Театры Москвы набиты битком, публика ходит, внешние признаки бытования театра есть, но изменилось его положение по существу. В условиях отсутствия цензуры театр не является главным источником информации, главным источником свободомыслия. Он стал вроде Маркизовой лужи, как сказал Блок. Государство не озабочено культурой, не знает, зачем театр нужен, зачем оно его спонсирует, и пытается сейчас определиться и сказать: мы даем вам деньги, пора спросить, что вы делаете… В этом смысле на определенном витке может произойти возвращение к советской модели.

А вообще, при всей свободе, сама структура театра, существование театра остались в прежних, совершенно обветшалых советских формах. И ленинский декрет «Об объединении театрального дела» жив как никогда. Обсуждают, что тело Ленина надо вынести из мавзолея, а лучше бы декреты его вынесли из нашей общественной жизни. А он себе пусть лежит…

АЛЕКСАНДР ГАЛИБИН

Картина к сегодняшнему дню сложилась довольно печальная. Не потому, что театра нет: он есть и будет. Но все эти годы театр существовал совершенно самостоятельно и абсолютно самостоятельно выживал. Стало очевидно, что сегодня театром могут заниматься только настоящие подвижники, тем Театром с большой буквы, который мы знаем, любим и ценим. Тем самым, который когда-то давно был театром-Домом (это мы уже почти потеряли). Если так будет продолжаться, мы потеряем само значение театра. Это высокое понятие сейчас понемногу начинают растаскивать. Театр становится не домом, а сараем. Проблемы копились давным-давно, необходимость их решать уже не просто напрашивалась, она «вопила» о себе… Надеюсь, шаг сделан. Театру необходимо реформирование. В стране изменилось все (хотя сознание у многих так и не изменилось!), а в театре ничего — как мы жили в сороковых-пятидесятых годах, так же жили потом в восьмидесятых и такими же вошли в третье тысячелетие. Это сыграло очень плохую роль, потому что мы практически ничего не приобретали, мы только теряли. Сегодня люди работают, отдают огромные силы только для того, чтобы театр не развалился окончательно, чтобы удержать его. Это подвижники, они работают не за деньги, а за русскую культуру, за то, чтобы свет, который был внутри театра, не погас. Но ведь нужно не только пытаться удержать то, что еще сохранилось, нужно двигаться вперед!

________________________

▶ [Что нужно сделать]
1 – Какой документ, согласно исходному тексту, «жив как никогда»?
2 – Объясните, почему, согласно исходному тексту, неизменность театра с сороковых-пятидесятых годов сыграла очень плохую роль.
3 – Выведите без изменений часть исходного текста, которая начинается со слов «Театры Москвы набиты» и заканчивается словами «возвращение к советской модели.».
Записи никак не связаны с исходным текстом.

________________________

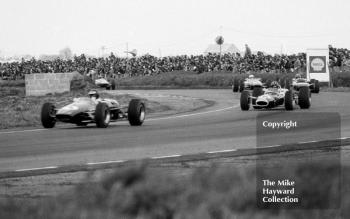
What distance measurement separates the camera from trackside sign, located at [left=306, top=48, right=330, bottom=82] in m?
51.0

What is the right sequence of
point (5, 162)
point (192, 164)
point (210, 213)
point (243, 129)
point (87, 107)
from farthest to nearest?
point (87, 107)
point (243, 129)
point (5, 162)
point (192, 164)
point (210, 213)

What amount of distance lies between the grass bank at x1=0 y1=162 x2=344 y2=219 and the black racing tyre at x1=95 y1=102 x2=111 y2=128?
41.2ft

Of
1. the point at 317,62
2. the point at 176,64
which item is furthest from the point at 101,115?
the point at 176,64

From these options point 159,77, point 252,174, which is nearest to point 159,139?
point 252,174

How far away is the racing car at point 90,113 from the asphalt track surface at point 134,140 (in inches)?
9.8

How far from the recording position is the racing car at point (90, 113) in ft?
67.5

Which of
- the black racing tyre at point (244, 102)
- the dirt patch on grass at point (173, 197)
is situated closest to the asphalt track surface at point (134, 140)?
the dirt patch on grass at point (173, 197)

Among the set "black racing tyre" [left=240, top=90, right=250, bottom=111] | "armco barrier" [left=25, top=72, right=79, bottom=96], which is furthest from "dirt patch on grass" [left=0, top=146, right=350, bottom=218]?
"armco barrier" [left=25, top=72, right=79, bottom=96]

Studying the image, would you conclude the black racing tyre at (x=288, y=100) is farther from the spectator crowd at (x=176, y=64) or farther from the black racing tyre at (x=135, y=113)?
the spectator crowd at (x=176, y=64)

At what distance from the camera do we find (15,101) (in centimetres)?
3183

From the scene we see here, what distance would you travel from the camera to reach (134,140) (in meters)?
16.9

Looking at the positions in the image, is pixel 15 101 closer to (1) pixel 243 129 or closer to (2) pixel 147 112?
(2) pixel 147 112

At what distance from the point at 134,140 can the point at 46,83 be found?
25.1 m

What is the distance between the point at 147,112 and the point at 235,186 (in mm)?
22301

________________________

▶ [Список ответов]
1 – Ленинский декрет «Об объединении театрального дела».

2 – В стране изменилось все, а театр жил так же, как в сороковых-пятидесятых годах, и таким же вошел в третье тысячелетие. Поэтому театр практически ничего не приобретал, а только терял.

3 –
Театры Москвы набиты битком, публика ходит, внешние признаки бытования театра есть, но изменилось его положение по существу. В условиях отсутствия цензуры театр не является главным источником информации, главным источником свободомыслия. Он стал вроде Маркизовой лужи, как сказал Блок. Государство не озабочено культурой, не знает, зачем театр нужен, зачем оно его спонсирует, и пытается сейчас определиться и сказать: мы даем вам деньги, пора спросить, что вы делаете… В этом смысле на определенном витке может произойти возвращение к советской модели.